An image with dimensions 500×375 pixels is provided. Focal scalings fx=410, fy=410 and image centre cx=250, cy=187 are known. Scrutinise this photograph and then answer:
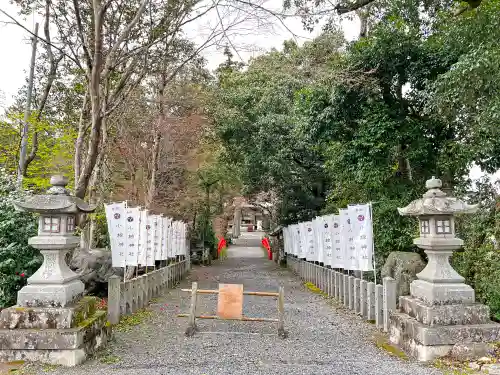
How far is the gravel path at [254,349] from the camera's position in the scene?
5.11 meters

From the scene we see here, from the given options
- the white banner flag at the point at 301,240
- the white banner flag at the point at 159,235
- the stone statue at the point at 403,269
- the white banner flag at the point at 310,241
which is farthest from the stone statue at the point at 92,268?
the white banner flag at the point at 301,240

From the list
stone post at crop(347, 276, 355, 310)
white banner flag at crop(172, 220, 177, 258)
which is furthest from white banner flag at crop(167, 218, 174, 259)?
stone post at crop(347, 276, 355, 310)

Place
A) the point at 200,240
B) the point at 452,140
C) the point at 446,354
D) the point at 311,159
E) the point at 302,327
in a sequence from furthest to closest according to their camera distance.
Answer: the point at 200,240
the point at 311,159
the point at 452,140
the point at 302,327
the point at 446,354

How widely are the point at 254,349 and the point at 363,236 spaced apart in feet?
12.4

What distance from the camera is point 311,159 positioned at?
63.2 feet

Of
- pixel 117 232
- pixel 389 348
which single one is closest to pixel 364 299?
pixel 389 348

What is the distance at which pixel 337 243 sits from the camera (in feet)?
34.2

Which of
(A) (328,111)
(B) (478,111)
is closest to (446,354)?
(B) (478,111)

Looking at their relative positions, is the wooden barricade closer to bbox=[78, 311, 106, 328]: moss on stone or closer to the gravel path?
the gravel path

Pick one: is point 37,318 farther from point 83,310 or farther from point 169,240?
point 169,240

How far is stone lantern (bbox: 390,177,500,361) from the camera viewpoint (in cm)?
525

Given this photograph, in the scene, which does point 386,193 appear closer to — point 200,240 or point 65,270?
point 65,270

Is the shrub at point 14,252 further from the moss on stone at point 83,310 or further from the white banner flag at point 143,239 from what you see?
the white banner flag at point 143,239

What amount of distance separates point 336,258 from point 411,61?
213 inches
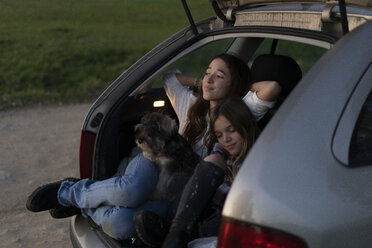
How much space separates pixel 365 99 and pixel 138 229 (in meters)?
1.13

Set exercise:
Copy every line above word for word, leaving the pictures out of your copy.

Response:
An image with dimensions 500×375 pixels is provided. Focal scalings fx=410, fy=410 and image centre cx=250, cy=187 are known. Scrutinise this photograph and then answer:
How far is the gravel path at [254,349] from the camera's position in the scene?
5.11 meters

From the scene we see here, from the given options
- the white banner flag at the point at 301,240
- the white banner flag at the point at 159,235
- the stone statue at the point at 403,269
- the white banner flag at the point at 310,241
which is farthest from the stone statue at the point at 92,268?
the white banner flag at the point at 301,240

From the list
stone post at crop(347, 276, 355, 310)
white banner flag at crop(172, 220, 177, 258)
which is furthest from white banner flag at crop(167, 218, 174, 259)?
stone post at crop(347, 276, 355, 310)

Place
A) the point at 200,240
B) the point at 452,140
C) the point at 446,354
D) the point at 311,159
E) the point at 302,327
in a sequence from furthest to closest according to their camera distance.
Answer: the point at 200,240
the point at 311,159
the point at 452,140
the point at 302,327
the point at 446,354

How widely are the point at 254,349 and the point at 363,236 spaced apart in feet?
12.4

What distance from the camera is point 311,159 positioned at?
63.2 feet

Of
- pixel 117 232
- pixel 389 348
which single one is closest to pixel 364 299?
pixel 389 348

What is the distance at which pixel 337 243 sits from the camera (in feet)?
34.2

Which of
(A) (328,111)
(B) (478,111)
is closest to (446,354)?
(B) (478,111)

Looking at their relative positions, is the wooden barricade closer to bbox=[78, 311, 106, 328]: moss on stone or closer to the gravel path?
the gravel path

Pick one: is point 37,318 farther from point 83,310 or farther from point 169,240?
point 169,240

How far is stone lantern (bbox: 390,177,500,361) from the camera viewpoint (in cm)?
525

Given this photograph, in the scene, which does point 386,193 appear closer to — point 200,240 or point 65,270?
point 65,270

Is the shrub at point 14,252 further from the moss on stone at point 83,310 or further from the white banner flag at point 143,239 from what you see?
the white banner flag at point 143,239

What amount of distance separates point 336,258 from point 411,61?
213 inches
How much space separates pixel 365 99 and pixel 138 229 (in meters)?
1.13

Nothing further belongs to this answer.